Lab Manager 4.0.3 Updated Best Practices & Design Considerations
Lab Manager is one of my favorite technologies in the market today, but before you install, beware of the limitations!
NEW IN 4.0.3
Windows 2008 (32-bit) support for LBM Server installation
Support for ESX & vSphere 4.1U1 & 4.0U3
End of Life for LBM
Since LBM 4 has announced and End of Life in May 1st 2013, this is the final major version of Lab Manager to be replaced to vCD (VMware Cloud Director), hence this will be my last best practices guide for it. All future guides from me will be about vCD, but as of today vCD 1.0 is primarily designed as a public cloud offering built around Multitenancy, LBM is a private cloud Software Dev/Test product, we will need the next version(s) of vCD to return many of the LBM test/dev features (which I’m assured they will). I will need those features before I make the jump in a test/dev environment to vCD from LBM.
i. 8 ESX hosts max to connect to VMFS3 Datastore (each LUN), you can use NFS to get around this, but for our use case, this is not performant enough. The VMFS limit has to do with Linked-Clones, normal ESX has a much higher limit (64).
ii. 2TB vmfs3 size limit, and don’t start there, we started at 1.2TB Luns so we could expand as needed. Avoid SSMOVE if at all possible (SSMOVE is slow and painful, but works well), if you fill up your Lun, create the extend and/or disable templates and move them to a new datastore. You can go up to 64TB with Extends, but I like smaller LUNS for performance and other reasons.
iii. Only available backups are SAN Snapshots (well the only realistic one for us), and for this to be useful, see #1 below
iv. Recommended to put vCenter & Lab Manager Servers on VM’s inside cluster on SAN with the guests (use resource pools to guarantee performance)
v. 4.0 vCenter limits
1. 32 bit has max of 2000 deployed machines and 3000 registered
2. 64 bit has max of 3000 deployed machines and 4500 registered
v. 4.1 vCenter limits (NEW!!)
64 bit has max of 10,000 deployed machines and 15,000 registered
20,000 ports per vDS (4,096 in vSphere 4.0)
(You are still limited to 3000 machines and 32 hosts per cluster, which is important for Host Spanning)
Best Practices & What we’ve learned
i. Make Luns 10x the size of your Template(s)
ii. Shared Storage is generally the first bottleneck. I used all Raid 1+0 since we observed this on our first LBM deployment and our application is database driven (disk I/O intensive). Tier your storage if possible, EMC FAST or similar technology.
iii. We have averaged between 80-120 VM’s per blade, so this means our LBM 4.0 environment should top out at approximately 80 hosts (5 full HP c7000’s) (one cluster, otherwise you lose the advantages of Host Spanning Transport Networks).

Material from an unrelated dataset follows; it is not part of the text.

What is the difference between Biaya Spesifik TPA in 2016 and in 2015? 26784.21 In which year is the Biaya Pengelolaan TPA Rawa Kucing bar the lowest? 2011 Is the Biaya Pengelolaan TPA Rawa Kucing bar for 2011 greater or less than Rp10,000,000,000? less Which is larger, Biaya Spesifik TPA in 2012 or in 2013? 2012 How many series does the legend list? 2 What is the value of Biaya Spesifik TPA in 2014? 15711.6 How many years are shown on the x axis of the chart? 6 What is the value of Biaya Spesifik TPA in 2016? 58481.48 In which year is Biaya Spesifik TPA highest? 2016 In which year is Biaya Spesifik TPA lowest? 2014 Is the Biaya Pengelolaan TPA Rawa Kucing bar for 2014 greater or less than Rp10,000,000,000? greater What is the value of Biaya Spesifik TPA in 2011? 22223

iv. LOTS of IP addresses, I recommend at least a /20 for LBM installs = 4096 IP’s, you do not want to have to re-IP lab manager guests, we’ve done that before.

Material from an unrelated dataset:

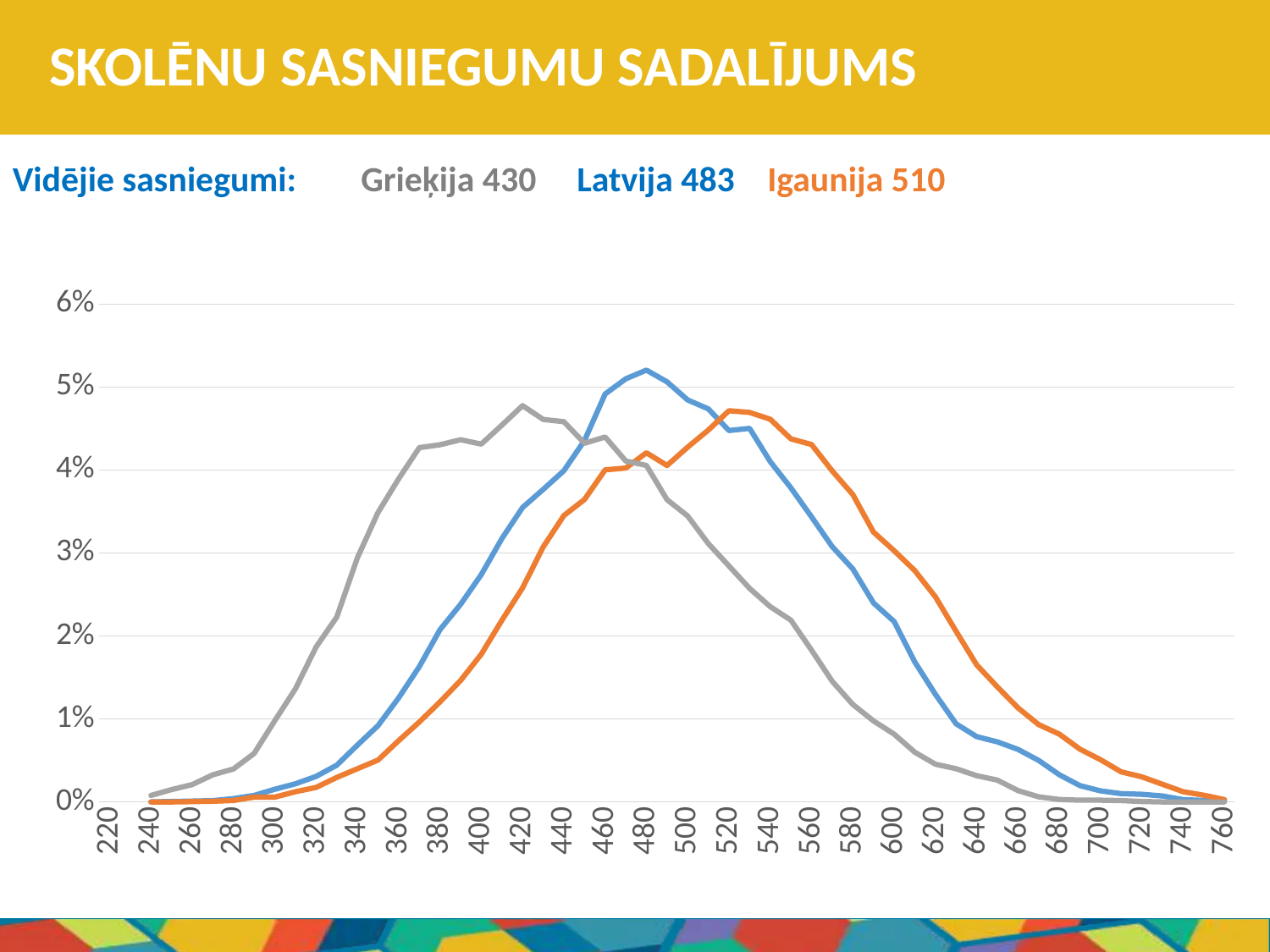
How many series (countries) are plotted on the chart? 3 Is the value for Grieķija at 420 greater or less than 5%? less Which series reaches the highest peak on the chart? Latvija Which series has its peak at the lowest score on the x axis? Grieķija Does the Latvija line rise or fall between 240 and 480? rise What kind of chart is shown on the slide? line chart Is the value for Latvija at 480 greater or less than 5%? greater Is the value for Igaunija at 580 greater or less than 3%? greater What is the title of the slide? SKOLĒNU SASNIEGUMU SADALĪJUMS At 360, which series has the higher value, Grieķija or Latvija? Grieķija At 600, which series has the higher value, Igaunija or Latvija? Igaunija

v. Create a pivot Data Store, Many SAN technologies require that you present the same LUNS to a group of hosts, Think “Storage Group” from EMC. Because of this, you may want to move a VM from one storage group to another, there isn’t any way to accomplish that without having either another SAN, iSCSI, or NFS storage available that you can use for a transfer point to svmotion the VM/Template to, and then to the appropriate storage group.
vi. If using ESXi, keep one ESX per storage group for Exports, ESXi does not support SMB, so users can not export their VM’s without this.

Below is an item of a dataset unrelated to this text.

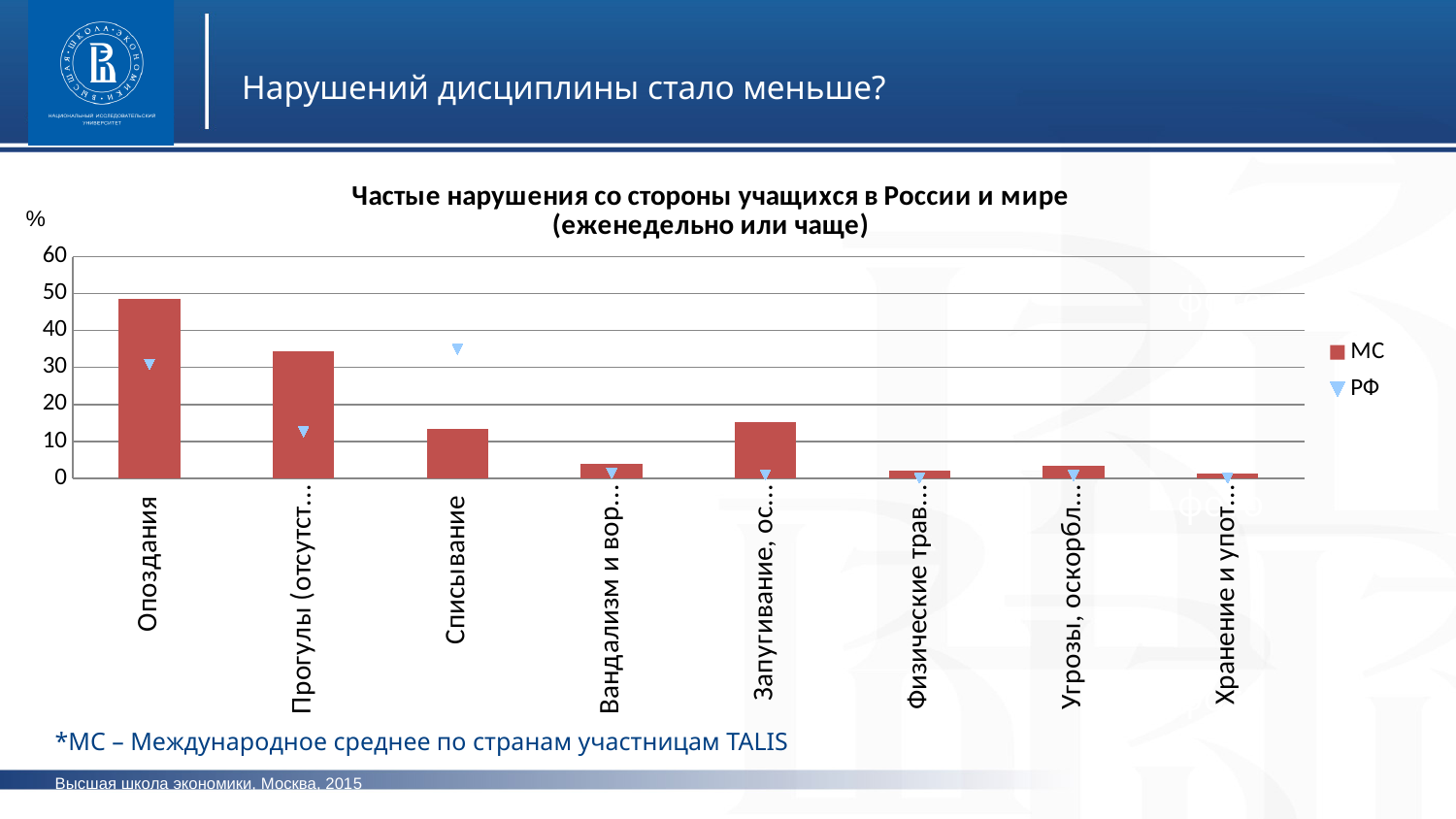
Which category has the highest РФ value? Списывание Is the MC value for Опоздания greater or less than 40? greater Is the РФ value for Списывание greater or less than 30? greater Is the MC value for Списывание greater or less than 20? less How many categories are shown on the x axis? 8 How many series does the legend list? 2 Which category has the highest MC value? Опоздания For Списывание, which series has the larger value, MC or РФ? РФ What kind of chart is shown on the slide? bar chart For Опоздания, which series has the larger value, MC or РФ? MC What are the two legend entries of the chart? MC and РФ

vii. Create Gold Master Libraries for your users, helps prevent the 30 disk chain limit from being hit as often.
viii. Encourage Libraries, not snapshots
ix. Do not allow users to create\import templates, Export Only
x. Do not allow users to modify Disk, CPU or Memory on VM’s.
xi. Storage and Deployment leases are the best thing since sliced bread. Recommend between 14-28 days for both.
xii. Linked Clones are great, but Hardware Dedupe is better.
xiii. Train your users, we even went as far as to have two access levels, one for trained, one for untrained, so the untrained are less dangerous, and if they want the advanced features it forces them to get training.